*WRITTEN TASK*. Could you change "open grass field" to "meadow" in the lines that begin at the one containing "Do (A) [249,260]" and run through the last line, leaving everything else as it is?

*DATA SHOWN*.

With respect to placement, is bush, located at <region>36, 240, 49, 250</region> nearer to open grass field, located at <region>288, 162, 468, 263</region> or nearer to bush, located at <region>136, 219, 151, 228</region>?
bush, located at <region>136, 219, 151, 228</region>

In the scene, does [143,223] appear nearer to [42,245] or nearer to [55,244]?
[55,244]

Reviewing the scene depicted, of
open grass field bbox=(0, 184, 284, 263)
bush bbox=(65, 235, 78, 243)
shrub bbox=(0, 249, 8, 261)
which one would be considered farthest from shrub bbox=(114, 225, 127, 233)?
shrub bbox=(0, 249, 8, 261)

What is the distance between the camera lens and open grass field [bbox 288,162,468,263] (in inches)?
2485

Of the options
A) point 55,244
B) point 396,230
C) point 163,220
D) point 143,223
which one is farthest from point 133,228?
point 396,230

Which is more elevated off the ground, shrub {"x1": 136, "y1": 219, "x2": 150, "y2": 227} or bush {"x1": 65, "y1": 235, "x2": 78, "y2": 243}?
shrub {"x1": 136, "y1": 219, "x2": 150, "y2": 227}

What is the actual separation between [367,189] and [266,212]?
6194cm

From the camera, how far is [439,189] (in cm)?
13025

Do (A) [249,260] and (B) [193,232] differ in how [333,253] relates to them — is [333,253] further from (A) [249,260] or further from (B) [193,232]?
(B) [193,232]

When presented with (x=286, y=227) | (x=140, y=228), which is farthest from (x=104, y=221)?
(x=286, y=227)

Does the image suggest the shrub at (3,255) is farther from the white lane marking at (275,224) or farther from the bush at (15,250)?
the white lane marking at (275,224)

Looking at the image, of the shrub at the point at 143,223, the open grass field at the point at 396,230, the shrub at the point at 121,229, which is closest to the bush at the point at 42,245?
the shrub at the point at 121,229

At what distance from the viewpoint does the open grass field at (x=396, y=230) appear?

*RIGHT ANSWER*.
Do (A) [249,260] and (B) [193,232] differ in how [333,253] relates to them — is [333,253] further from (A) [249,260] or further from (B) [193,232]?
(B) [193,232]

When presented with (x=286, y=227) | (x=140, y=228), which is farthest from (x=104, y=221)?
(x=286, y=227)

Does the image suggest the shrub at (3,255) is farther from the white lane marking at (275,224) or farther from the bush at (15,250)?
the white lane marking at (275,224)

Looking at the image, of the shrub at the point at 143,223, the meadow at the point at 396,230, the shrub at the point at 121,229, which is closest to the bush at the point at 42,245?
the shrub at the point at 121,229

At what distance from the viewpoint does the meadow at (x=396, y=230) appear?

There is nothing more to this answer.